▸ **ASSIGNED TASK**: Would you please reproduce all the entries word for word, minus the pictures?

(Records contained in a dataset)
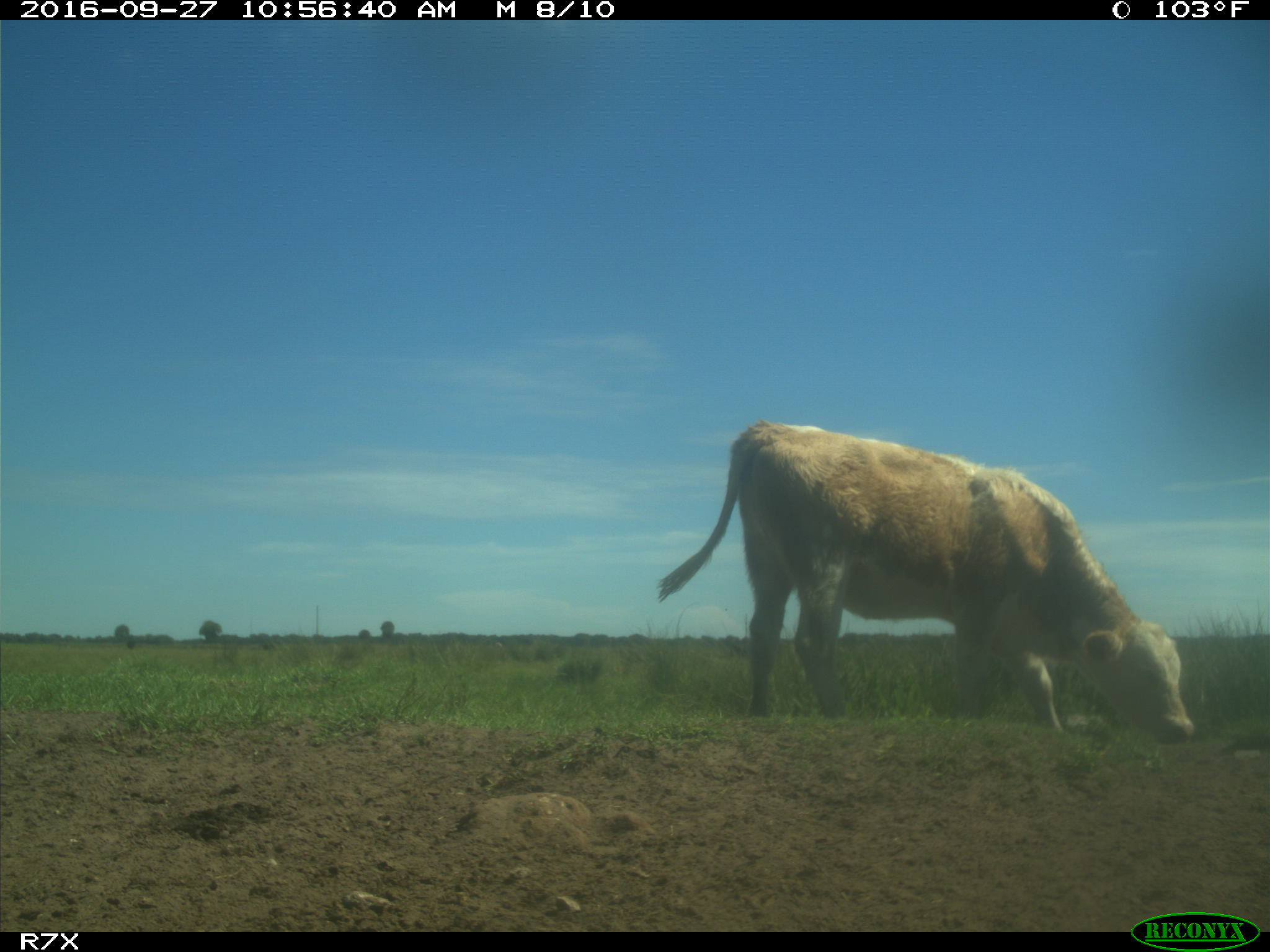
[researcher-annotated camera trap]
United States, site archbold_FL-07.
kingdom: Animalia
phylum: Chordata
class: Mammalia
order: Artiodactyla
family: Bovidae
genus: Bos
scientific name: Bos taurus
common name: domestic cow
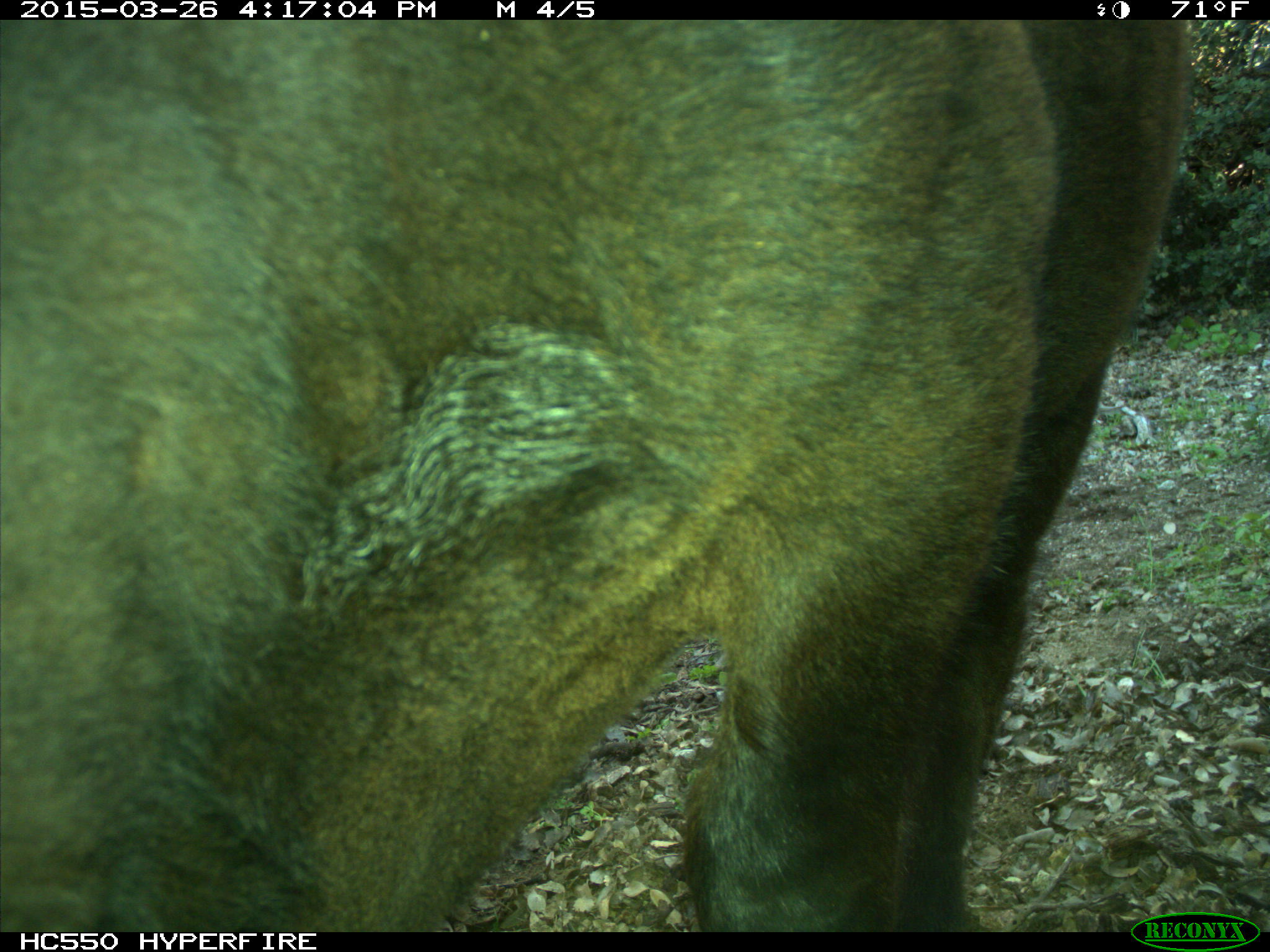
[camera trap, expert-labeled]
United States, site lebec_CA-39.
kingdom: Animalia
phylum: Chordata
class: Mammalia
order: Artiodactyla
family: Bovidae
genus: Bos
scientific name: Bos taurus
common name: domestic cow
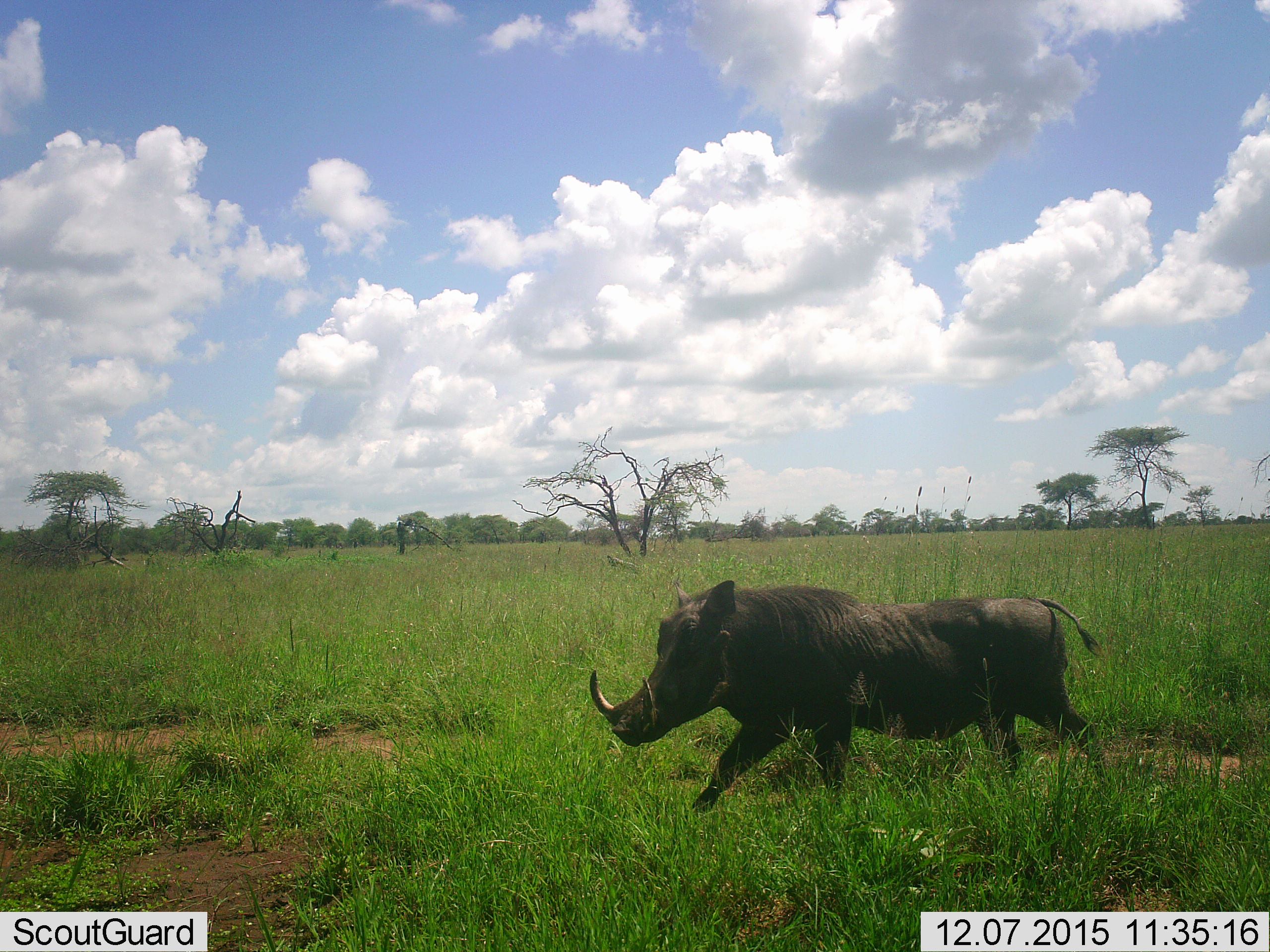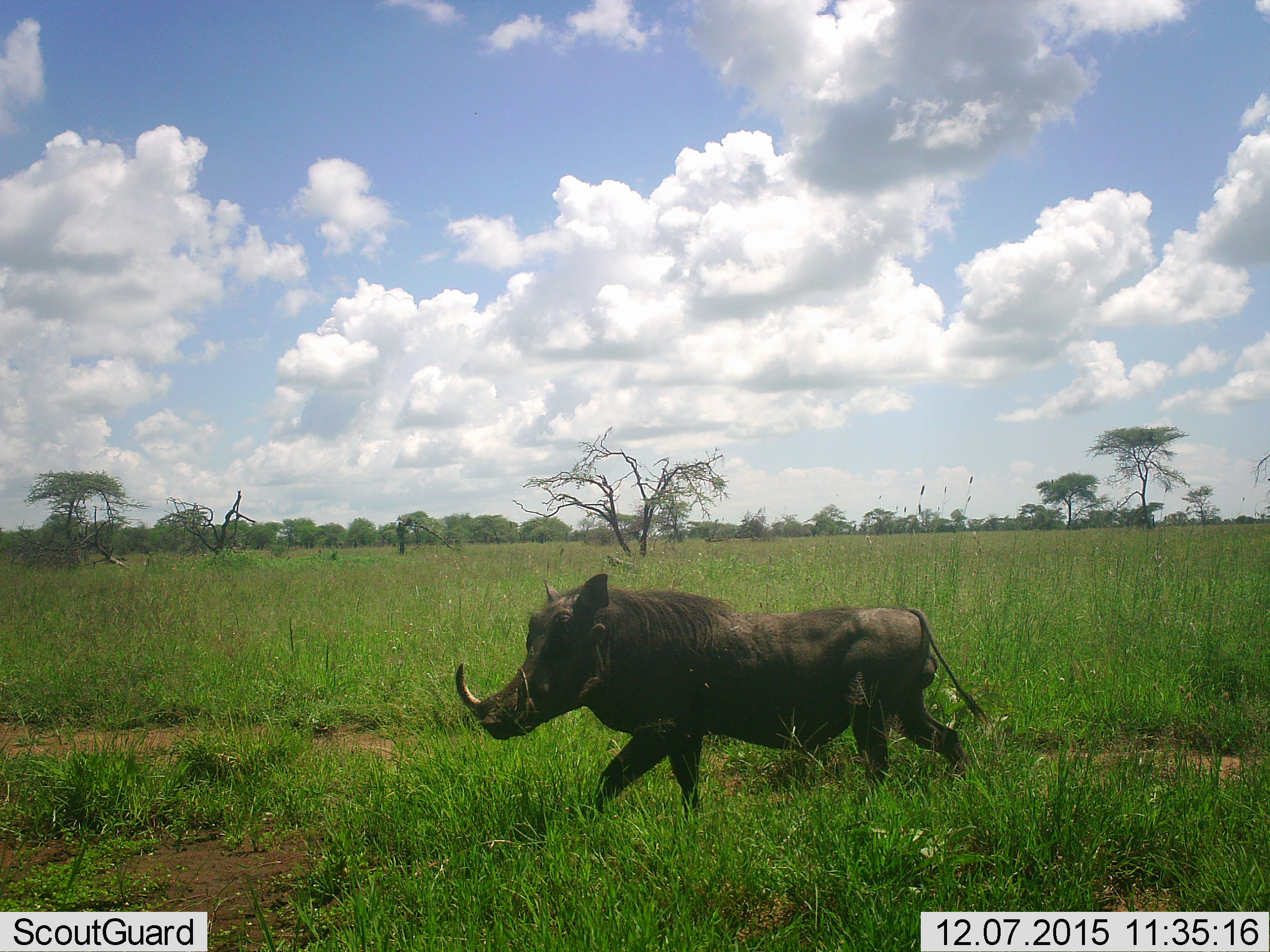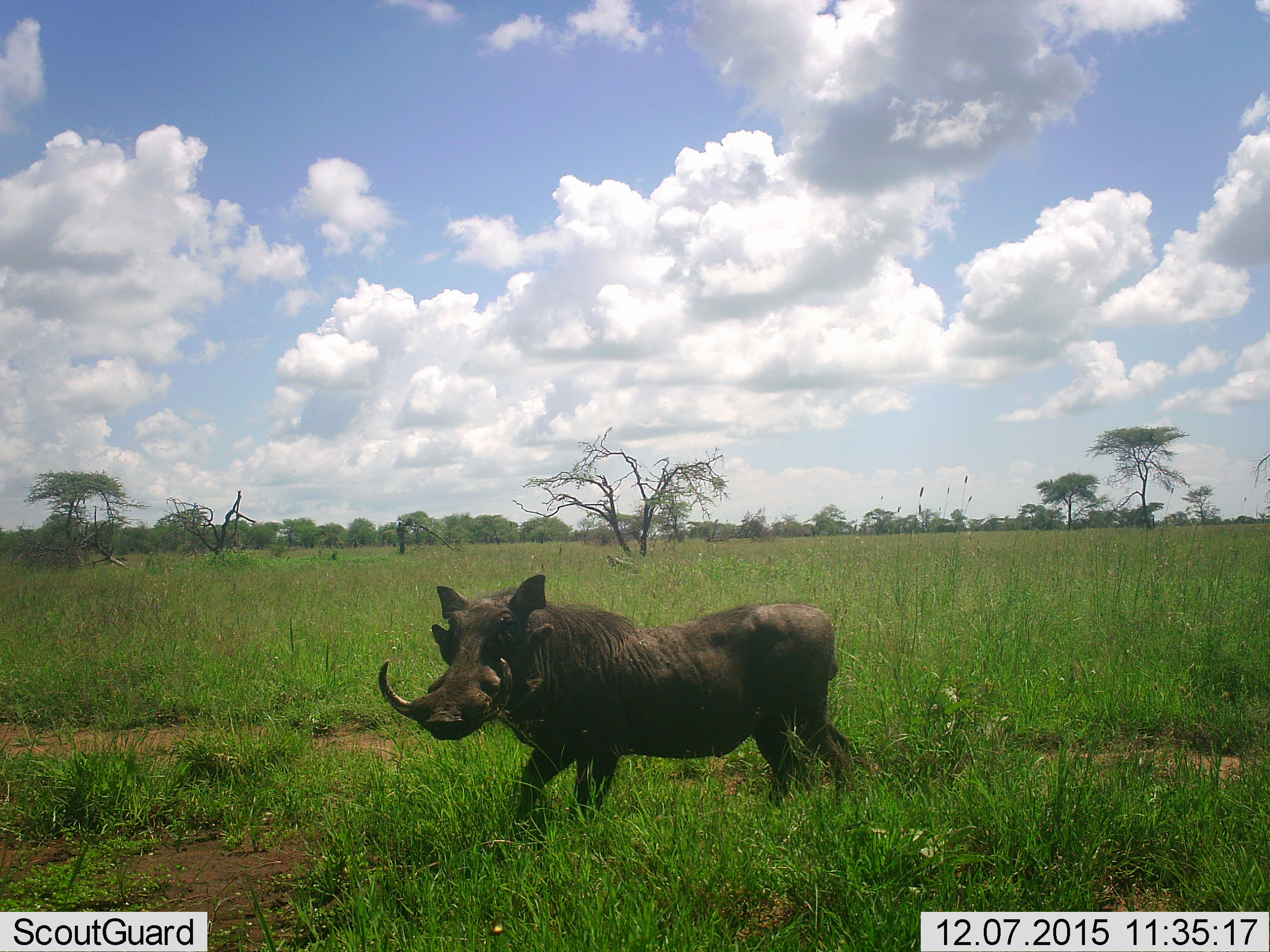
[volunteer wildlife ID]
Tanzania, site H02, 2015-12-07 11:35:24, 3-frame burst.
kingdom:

▸ **EXERCISE OUTPUT**:
[researcher-annotated camera trap]
United States, site archbold_FL-07.
kingdom: Animalia
phylum: Chordata
class: Mammalia
order: Artiodactyla
family: Bovidae
genus: Bos
scientific name: Bos taurus
common name: domestic cow
[camera trap, expert-labeled]
United States, site lebec_CA-39.
kingdom: Animalia
phylum: Chordata
class: Mammalia
order: Artiodactyla
family: Bovidae
genus: Bos
scientific name: Bos taurus
common name: domestic cow
[volunteer wildlife ID]
Tanzania, site H02, 2015-12-07 11:35:24, 3-frame burst.
kingdom:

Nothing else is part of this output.